Cyranose, you forget one thing. With the NV approach you can use just bounding boxes for visibility testing, but with the FB approach you have to get at least the silhouettes right for the algorithm to work. Depending on your geometry (trees…) this may make a huge difference.

However, I do agree that the FB approach would, if supported, be a good way to test visibility, especially when you use complex shaders.

-Ilkka

Agreed. Testing a quad (or 6 triangles/1 fan for a 3D box) without requiring writes to the FB is useful for testing lots of small objects at the lowest possible LOD. I suppose you could create somewhat similar functionality by using the stencil instead of the colors for such objects – turn off Z and color writes too – but it still wouldn’t be a nice as getting an async result for each object like NV_occlusion does in this case.

It’s worth mentioning that BBoxes are not as useful if the objects are large (screen-wise), since you still pay most of the initial fill cost. In fact, for large objects, you may want to use silhouettes or geometry instead of BBoxes to save fill and test correctly for Z intersections.

The z-intersection problem is always a risk (both false positive and false negative) with stand-ins unless you depth-sort more finely and special case z-overlaps.

By the way, for anyone who was interested or thought the shader emulation idea was totally crazy, I came up with an approach that might at least work, though it’s still much more expensive than a simple full-frame readback… The idea is to use either a texture shader or fragment shader to post-filter the colorized FB, such that for each iteration, as one reference color is selected: any output texel of that color is set to white while every other texel is set to black. Using auto-mipmap generation (may require a 2nd pass and a pbuffer), the 1x1 texel version will represent the percent coverage (red: 0-255 = 0-100%) for that one reference color.

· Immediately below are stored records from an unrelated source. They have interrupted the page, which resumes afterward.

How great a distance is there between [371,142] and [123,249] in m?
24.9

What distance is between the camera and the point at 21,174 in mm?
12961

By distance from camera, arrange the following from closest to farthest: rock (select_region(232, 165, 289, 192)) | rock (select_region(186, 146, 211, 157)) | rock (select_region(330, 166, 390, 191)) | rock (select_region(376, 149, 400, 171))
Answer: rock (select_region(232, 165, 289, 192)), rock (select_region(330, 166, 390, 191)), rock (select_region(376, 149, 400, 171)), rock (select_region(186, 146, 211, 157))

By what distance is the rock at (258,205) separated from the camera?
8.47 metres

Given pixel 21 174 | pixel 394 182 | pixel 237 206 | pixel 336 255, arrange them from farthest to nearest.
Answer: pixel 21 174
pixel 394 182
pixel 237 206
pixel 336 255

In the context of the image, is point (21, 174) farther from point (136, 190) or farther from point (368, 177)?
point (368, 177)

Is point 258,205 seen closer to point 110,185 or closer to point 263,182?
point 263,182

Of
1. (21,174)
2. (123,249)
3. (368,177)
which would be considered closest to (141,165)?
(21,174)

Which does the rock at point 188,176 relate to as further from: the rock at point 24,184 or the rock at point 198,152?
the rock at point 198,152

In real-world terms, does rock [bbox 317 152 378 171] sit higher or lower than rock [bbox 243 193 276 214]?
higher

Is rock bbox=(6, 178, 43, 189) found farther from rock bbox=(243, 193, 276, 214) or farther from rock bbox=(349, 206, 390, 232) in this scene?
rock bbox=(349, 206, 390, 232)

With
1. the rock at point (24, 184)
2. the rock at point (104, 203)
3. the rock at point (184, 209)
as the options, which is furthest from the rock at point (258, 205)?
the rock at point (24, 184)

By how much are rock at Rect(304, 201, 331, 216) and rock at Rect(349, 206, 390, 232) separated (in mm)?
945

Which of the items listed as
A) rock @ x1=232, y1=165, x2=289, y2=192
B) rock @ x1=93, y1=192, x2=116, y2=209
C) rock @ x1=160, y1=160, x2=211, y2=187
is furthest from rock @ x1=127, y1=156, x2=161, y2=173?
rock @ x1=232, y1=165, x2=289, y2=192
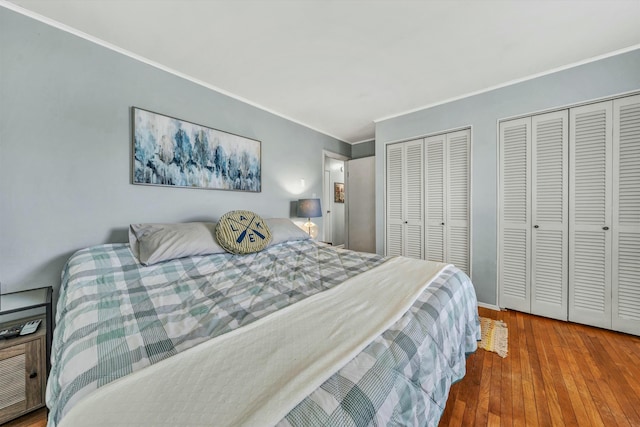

It’s not an exact pixel count, but the rough percentage coverage is good enough for me. The big problem, of course, is it would need N passes, where N=number of colors/vis tests. Probably 2*N if done in a fragment shader to accumulate the results. But I’d hope reading back the 1x1 mip levels would work well enough to avoid writing the coverage counts to a packed FB for readback.

And yes, you could probably do three colors (maybe four) at a time, one in each channel of the filtered images.

Anyway, it’s not practical as far as I can tell. But it’s interesting to think about, IMO.

Avi

[This message has been edited by Cyranose (edited 07-30-2003).]

[This message has been edited by Cyranose (edited 08-04-2003).]